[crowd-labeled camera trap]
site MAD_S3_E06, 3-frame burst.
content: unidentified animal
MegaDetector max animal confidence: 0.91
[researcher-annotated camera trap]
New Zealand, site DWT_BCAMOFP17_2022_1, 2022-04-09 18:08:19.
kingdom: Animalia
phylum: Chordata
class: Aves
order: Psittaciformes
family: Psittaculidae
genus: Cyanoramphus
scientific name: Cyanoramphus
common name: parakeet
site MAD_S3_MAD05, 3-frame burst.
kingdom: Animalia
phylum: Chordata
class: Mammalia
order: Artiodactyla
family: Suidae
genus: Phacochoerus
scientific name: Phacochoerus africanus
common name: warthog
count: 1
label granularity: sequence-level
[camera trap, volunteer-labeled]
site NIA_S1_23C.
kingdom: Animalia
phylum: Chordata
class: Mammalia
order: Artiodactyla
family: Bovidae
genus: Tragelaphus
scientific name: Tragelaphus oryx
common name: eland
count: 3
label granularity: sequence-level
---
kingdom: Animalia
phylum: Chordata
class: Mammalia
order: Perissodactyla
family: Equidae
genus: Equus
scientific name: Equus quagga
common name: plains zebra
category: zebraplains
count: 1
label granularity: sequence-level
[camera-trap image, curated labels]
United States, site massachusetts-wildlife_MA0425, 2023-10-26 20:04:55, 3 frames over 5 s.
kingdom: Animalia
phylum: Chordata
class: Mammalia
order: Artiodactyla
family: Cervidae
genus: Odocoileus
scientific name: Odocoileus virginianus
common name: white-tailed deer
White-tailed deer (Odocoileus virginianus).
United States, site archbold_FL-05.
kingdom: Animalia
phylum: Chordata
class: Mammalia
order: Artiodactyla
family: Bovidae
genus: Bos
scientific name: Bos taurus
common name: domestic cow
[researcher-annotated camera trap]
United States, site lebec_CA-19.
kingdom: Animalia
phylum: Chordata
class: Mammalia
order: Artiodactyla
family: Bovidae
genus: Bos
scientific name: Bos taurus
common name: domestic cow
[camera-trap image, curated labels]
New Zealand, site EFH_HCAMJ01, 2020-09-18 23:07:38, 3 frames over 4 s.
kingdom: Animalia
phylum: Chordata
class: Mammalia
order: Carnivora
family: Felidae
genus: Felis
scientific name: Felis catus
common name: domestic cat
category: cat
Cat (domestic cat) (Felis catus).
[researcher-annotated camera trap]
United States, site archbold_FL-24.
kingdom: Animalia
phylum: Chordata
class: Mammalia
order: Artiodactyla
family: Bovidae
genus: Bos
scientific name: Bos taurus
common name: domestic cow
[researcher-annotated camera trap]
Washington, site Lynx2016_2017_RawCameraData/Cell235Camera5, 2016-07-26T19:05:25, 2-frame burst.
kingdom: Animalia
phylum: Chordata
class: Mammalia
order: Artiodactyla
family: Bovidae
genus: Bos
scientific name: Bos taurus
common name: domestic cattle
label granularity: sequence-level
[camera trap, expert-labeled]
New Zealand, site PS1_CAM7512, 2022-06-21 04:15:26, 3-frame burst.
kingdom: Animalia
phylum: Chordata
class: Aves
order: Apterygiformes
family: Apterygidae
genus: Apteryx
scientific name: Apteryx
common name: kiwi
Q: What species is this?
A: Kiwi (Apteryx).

^^^^

Problem statement: Restate word for word the entries above from the line with "site MAD_S3_MAD05, 3-frame burst." through the line with "common name: eland", inclusive, leaving out everything else.

Reply:
site MAD_S3_MAD05, 3-frame burst.
kingdom: Animalia
phylum: Chordata
class: Mammalia
order: Artiodactyla
family: Suidae
genus: Phacochoerus
scientific name: Phacochoerus africanus
common name: warthog
count: 1
label granularity: sequence-level
[camera trap, volunteer-labeled]
site NIA_S1_23C.
kingdom: Animalia
phylum: Chordata
class: Mammalia
order: Artiodactyla
family: Bovidae
genus: Tragelaphus
scientific name: Tragelaphus oryx
common name: eland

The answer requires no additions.